La qualité de l'enseignement dispensé au Plateau n'avait rien à voir avec mon manque d'assiduité. À deux ou trois exceptions près, l'équipe de professeurs était de très haut calibre, les cours étaient intéressants et l'atmosphère extrêmement dynamique. La relation entre les professeurs et les étudiants était marquée par le respect mutuel.

C'était une école unique unique à Montréal à cette époque.

Ce manque d'assiduité s'explique plutôt par le fait qu'à l'apologétique, l'histoire sainte, la chimie organique, la physique appliquée, la trigonométrie et autres balivernes, j'avais choisi l'école de la vie...

Plus de cinquante ans plus tard, je n'ai jamais eu à regretter ce choix d'école.

Quel mauvais exemple pour la jeunesse! Vite, vite, qu'on apporte le verre de ciguë...

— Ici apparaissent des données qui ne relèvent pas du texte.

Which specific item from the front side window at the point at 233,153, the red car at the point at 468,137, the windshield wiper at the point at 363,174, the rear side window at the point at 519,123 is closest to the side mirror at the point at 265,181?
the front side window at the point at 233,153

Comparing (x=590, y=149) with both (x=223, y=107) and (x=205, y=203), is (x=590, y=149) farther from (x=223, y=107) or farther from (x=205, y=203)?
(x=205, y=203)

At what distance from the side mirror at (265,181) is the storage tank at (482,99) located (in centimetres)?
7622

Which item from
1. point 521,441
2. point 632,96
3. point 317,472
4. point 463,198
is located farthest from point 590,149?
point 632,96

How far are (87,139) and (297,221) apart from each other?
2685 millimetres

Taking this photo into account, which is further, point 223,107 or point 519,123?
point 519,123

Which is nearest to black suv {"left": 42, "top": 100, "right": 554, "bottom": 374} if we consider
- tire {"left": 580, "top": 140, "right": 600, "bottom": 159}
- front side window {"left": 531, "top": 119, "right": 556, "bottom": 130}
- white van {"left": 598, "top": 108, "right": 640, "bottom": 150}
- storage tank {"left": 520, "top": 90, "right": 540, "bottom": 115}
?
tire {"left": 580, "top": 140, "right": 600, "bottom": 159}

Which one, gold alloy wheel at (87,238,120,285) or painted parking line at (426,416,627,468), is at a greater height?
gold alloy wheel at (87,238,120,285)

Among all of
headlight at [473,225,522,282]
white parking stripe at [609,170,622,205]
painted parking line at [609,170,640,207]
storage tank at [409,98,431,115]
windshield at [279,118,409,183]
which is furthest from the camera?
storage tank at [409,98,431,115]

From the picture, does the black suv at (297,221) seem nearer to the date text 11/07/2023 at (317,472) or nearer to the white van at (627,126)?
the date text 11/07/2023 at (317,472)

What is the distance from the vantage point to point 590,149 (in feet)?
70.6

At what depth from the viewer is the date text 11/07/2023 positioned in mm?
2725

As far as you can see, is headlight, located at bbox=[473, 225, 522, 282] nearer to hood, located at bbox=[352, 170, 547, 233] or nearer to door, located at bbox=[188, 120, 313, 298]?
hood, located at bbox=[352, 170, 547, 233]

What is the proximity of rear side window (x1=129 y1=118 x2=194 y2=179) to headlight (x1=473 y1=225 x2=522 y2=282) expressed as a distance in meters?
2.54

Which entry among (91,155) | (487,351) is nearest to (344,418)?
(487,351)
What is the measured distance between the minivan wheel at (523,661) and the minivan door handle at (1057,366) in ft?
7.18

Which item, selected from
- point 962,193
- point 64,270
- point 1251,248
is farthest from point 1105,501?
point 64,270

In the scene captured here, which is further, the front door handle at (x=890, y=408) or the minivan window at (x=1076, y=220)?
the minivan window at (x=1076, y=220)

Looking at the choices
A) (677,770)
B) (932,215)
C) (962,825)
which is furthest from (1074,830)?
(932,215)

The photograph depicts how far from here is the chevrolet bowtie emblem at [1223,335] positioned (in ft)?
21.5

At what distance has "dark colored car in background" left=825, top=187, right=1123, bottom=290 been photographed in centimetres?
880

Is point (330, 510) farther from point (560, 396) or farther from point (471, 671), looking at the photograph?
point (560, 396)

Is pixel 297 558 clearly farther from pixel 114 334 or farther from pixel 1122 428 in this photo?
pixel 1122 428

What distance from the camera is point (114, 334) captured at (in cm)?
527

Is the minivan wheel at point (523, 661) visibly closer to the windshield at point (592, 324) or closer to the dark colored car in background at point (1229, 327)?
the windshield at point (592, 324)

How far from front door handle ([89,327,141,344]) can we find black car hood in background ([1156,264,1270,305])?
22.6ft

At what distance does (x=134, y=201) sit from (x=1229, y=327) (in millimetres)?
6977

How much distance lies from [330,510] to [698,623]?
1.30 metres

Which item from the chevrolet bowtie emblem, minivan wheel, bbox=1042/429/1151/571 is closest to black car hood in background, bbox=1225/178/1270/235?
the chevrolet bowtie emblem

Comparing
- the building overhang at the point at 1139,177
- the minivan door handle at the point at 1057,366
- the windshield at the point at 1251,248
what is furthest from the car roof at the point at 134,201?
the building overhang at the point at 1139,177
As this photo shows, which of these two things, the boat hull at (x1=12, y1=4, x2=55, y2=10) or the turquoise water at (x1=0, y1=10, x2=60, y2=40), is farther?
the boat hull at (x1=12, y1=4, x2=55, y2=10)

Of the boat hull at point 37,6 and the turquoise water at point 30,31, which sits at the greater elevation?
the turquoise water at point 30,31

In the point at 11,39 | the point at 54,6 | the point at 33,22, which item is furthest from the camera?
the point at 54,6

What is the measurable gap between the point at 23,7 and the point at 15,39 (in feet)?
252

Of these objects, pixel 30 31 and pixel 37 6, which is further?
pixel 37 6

Aussi incroyable que cela puisse paraître, c'est à la taverne Gazaille que j'ai appris que les professeurs iraient en grève. À l'école, il n'en avait jamais été question. Quand j'ai demandé à un professeur de confirmer la rumeur, il a refusé. Il a dit qu'au cours d'une réunion de professeurs, il avait été décidé, à l'unanimité, que les problèmes de relations de travail n'avaient rien à voir avec l'enseignement.

C'est ce qui explique que le premier jour de la grève, tous les étudiants ont été pris par surprise. En arrivant à l'école, on nous a invité à nous rendre directement au gymnase où une réunion spéciale était organisée par le principal et quelques scabs.

Nous nous sommes rendu là, sans nous méfier. Une fois sur place, nous avons constaté que toutes les sorties étaient verrouillées. Nous avons compris que nous ne serions pas autorisés à sortir tant que les professeurs, qui avaient commencé à manifester devant l'école, n'auront pas été dispersés par la police.

Tout au fond du gymnase, un petit escalier en colimaçon menait aux douches. De là, on accédait à la salle de jeu au sous-sol. Je me suis dirigé vers cet escalier avec quelques camarades, mais il était surveillé par l'abbé S., notre professeur de philosophie. J'étais étonné de le voir là, car c'était un prêtre non-conformiste qui aurait dû, selon moi, supporter les grévistes.

Comme je m'approchais pour le saluer, il me dit tout bas : "J'ai déverrouillé la porte en bas; sauvez-vous par là et allez rejoindre les professeurs dehors. Ils ne savent pas que vous ne pouvez pas sortir; ils pourraient croire que vous ne supportez pas la grève."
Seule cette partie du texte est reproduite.